Les Chroniques de l'Imaginaire

Place du Nord et autres lieux - Tschumy, Daniel

Dix nouvelles d'une très belle écriture forment ce recueil. De la première à la dernière, toutes ont leur mélodie personnelle, que le sujet soit léger (sport, rendez-vous amoureux) ou plus difficile (maladie, mort, accident).
Ces longues phrases, bien tournées, bien rythmées, avec très peu de dialogues (voire pas du tout), ne se prêteraient pas à un roman entier. Le lecteur aurait vite le tournis. Mais ici, le style de Tschumy donne à ses histoires une lumière, un ton et un rythme très particuliers, et très agréables à lire.

Toutes racontées à la première personne du singulier, elles ont chacune leur magie. Certaines racontent un même événement, vu par deux protagonistes différents, et c'est bien agréable de se rendre compte que la fin surprenante de Place du Nord va être le fil conducteur de Les eaux de la mer.
Deux autres nouvelles La chambre d'Eric et Eric racontent l'amitié de deux adolescents, et la méchanceté de l'un pour l'autre, vu par chacun des deux enfants, une fois parvenus à l'âge adulte. C'est très bien raconté, les sentiments de chacun sont très finement analysés.

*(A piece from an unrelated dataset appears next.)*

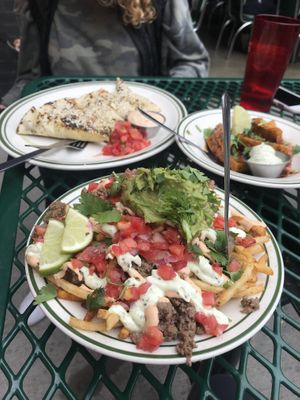 big mac quesadilla, tofu wings, & loaded fries - all 100% vegan at Garage Tacos in Binghamton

Les grands voyageurs sont aussi à l'honneur dans L'invitation. Dehli nous emmène aussi en voyage, mais nous montre le côté sombre de l'Inde.
Dans Un crime délicieux, deux femmes attendent dans un café. Qui attendent-elles ? Le même homme ? C'est très finement raconté, et on se laisse surprendre avec plaisir par les pirouettes littéraires de l'auteur.
Les deux dernières, Trois lettres assassines et Home sont plus sombres. Le narrateur est un père de famille, un mari, qui un jour de novembre voit son monde basculer dans l'horreur quand sa femme subit un AVC. Elle survit, mais à quel prix ? A quel prix pour elle, pour son mari, pour ses deux petites filles ?
Sobre mais toujours réaliste, on ne peut qu'admirer la prouesse de l'auteur qui nous raconte cela de belle façon même si on ressent de la tristesse à la lecture de cette histoire qui parait trop bien racontée pour n'être qu'imaginaire.

Hormis La cour des grands qui retranscrit en détail le quotidien d'un joueur de volleyeur, et qui, je l'avoue, ne m'a pas intéressée, toutes sont vraiment très réussies.